[Opening DATA EXCERPT section]
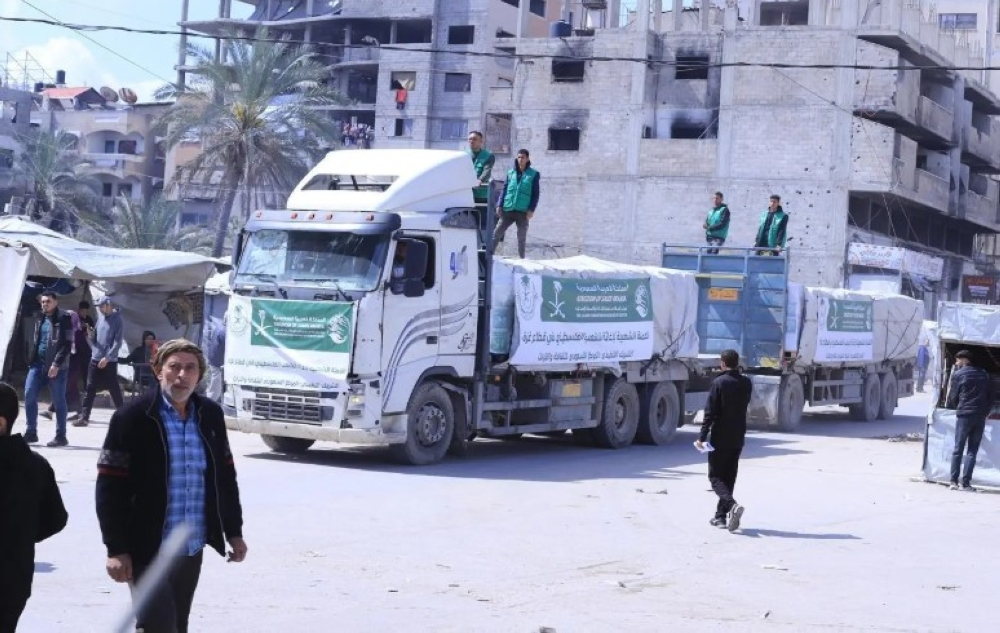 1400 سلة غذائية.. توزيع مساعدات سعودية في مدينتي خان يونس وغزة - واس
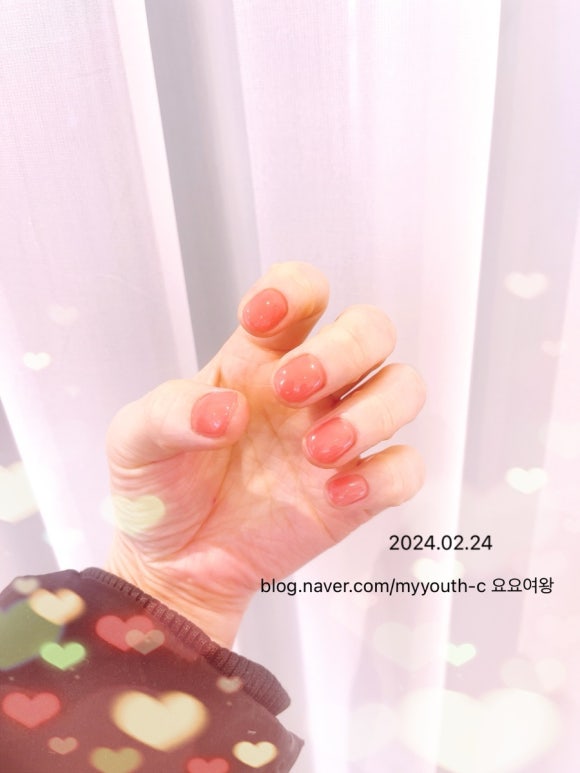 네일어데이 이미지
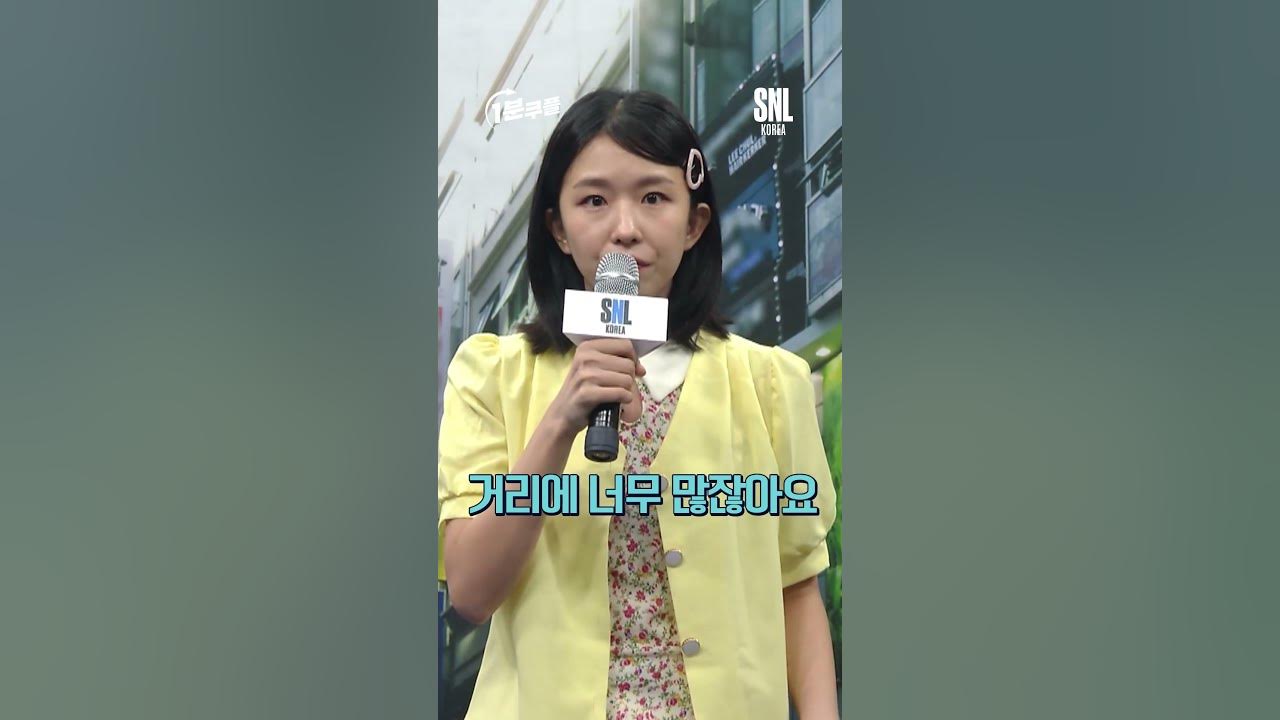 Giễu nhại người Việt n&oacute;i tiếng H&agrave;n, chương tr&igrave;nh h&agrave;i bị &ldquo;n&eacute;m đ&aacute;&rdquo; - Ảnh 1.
[Closing DATA EXCERPT section]
ASSIGNMENT: Return the whole listing word for word, minus its pictures.

EXERCISE SOLUTION:
 1400 سلة غذائية.. توزيع مساعدات سعودية في مدينتي خان يونس وغزة - واس
 네일어데이 이미지
 Giễu nhại người Việt n&oacute;i tiếng H&agrave;n, chương tr&igrave;nh h&agrave;i bị &ldquo;n&eacute;m đ&aacute;&rdquo; - Ảnh 1.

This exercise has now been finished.